Rivada’s statement said: “Rivada welcomes this decision of the German federal government, which makes clear that the Chinese investors in Kleo have no right to assume full control of the company. The Federal Government of Germany has formally closed off the avenue of Beijing’s long running lawfare campaign against Rivada and put an end to SSST’s unlawful attempts to force out Rivada and Kleo’s German founders and attack the transfer of spectrum filings to Rivada.”
“Berlin is to be commended for seeing very clearly what was at stake in this matter, and its findings are relevant far beyond the issue of SSST’s attempted seizure of Kleo via an illegal share redemption. Its report makes clear the stakes involved in the battle over this satellite constellation, and the importance of keeping in trustworthy hands,” Rivada continued.
The company’s statement added that the obstruction by the Chinese investors has rendered Kleo dysfunctional, leaderless, and without a clear path forward. “Kleo has no continuing connection to the satellite constellation now being built by Rivada; it has no access to any filings and no right to the ITU filings now assigned to Rivada. Rivada will launch its constellation regardless of what ultimately happens to Kleo. Our offer to redeem the other investors’ shares in the company remains outstanding.”
Declan Ganley, CEO and Chairman of Rivada, in an exclusive interview, said: “With the German decision, there’s no longer any ‘bleeding edge’ worries over legal issues with regards to our rights. We can turn the page on these hostile attempts and focus all our energy on our business and the manufacturing and launch of our fleet. And it is progressing well. Terran will be producing our satellites in a highly automated process. This is a major shift from traditional production models and will make the future of space technology even more exciting.”
Asked as to whether the sales effort was now bearing fruit, Ganley said Rivada’s sales team delivers “billions of dollars pipeline of work”. He added that the calibre of future customers is truly impressive, noting: “The pipeline is naturally at the Memorandum of Understanding (MoU) stage and has to translate into fully obligated contracts. But we have very clear indicators of the market’s appetite and the interest in our unique business offer.”
Ganley didn’t resist being asked about an IPO down the line a little, commenting: “If it happens, we will want to see the market conditions to be better than they are today, and when it makes sense for our shareholders and investors, we will consider it. We are well financed, and I am glad we are not having to face that question right now today. Prudence and careful management are the name of the game today.”

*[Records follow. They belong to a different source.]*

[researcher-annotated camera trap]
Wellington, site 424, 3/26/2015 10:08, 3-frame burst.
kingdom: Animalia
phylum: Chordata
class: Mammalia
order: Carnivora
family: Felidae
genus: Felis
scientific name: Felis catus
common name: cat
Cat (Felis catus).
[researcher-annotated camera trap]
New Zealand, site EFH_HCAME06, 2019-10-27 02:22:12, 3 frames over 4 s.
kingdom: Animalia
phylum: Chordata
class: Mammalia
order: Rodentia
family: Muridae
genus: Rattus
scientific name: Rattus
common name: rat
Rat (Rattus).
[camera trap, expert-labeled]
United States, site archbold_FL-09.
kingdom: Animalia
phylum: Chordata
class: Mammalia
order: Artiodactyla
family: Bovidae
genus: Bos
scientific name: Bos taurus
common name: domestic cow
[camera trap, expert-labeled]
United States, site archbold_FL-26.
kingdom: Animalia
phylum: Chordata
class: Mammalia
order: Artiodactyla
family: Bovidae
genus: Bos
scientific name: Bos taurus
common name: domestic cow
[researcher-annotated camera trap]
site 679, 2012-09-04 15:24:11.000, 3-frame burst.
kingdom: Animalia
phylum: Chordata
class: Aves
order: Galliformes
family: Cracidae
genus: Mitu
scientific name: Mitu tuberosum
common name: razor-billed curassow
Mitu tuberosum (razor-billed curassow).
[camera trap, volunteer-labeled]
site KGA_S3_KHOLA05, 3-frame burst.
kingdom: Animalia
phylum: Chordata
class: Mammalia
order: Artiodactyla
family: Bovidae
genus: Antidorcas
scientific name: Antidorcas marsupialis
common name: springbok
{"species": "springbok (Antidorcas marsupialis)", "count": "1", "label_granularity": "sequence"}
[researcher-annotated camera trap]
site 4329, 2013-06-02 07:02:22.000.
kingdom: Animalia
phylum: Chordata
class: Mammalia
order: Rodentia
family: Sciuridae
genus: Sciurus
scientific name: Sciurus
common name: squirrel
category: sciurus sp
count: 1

Rivada recently won an ITU ‘waiver’ for its launch timetable which originally required 10 per cent of the fleet to be launched this year. The ITU permission means that Rivada can now proceed to its second deployment milestones of placing 144 satellites (plus six in-orbit spares) by June 2026 and 144 satellites (plus six in-orbit spares) by September 2026.
Its first satellites will roll down Terran’s production line in 2024. “We’re well on track,” Ganley said.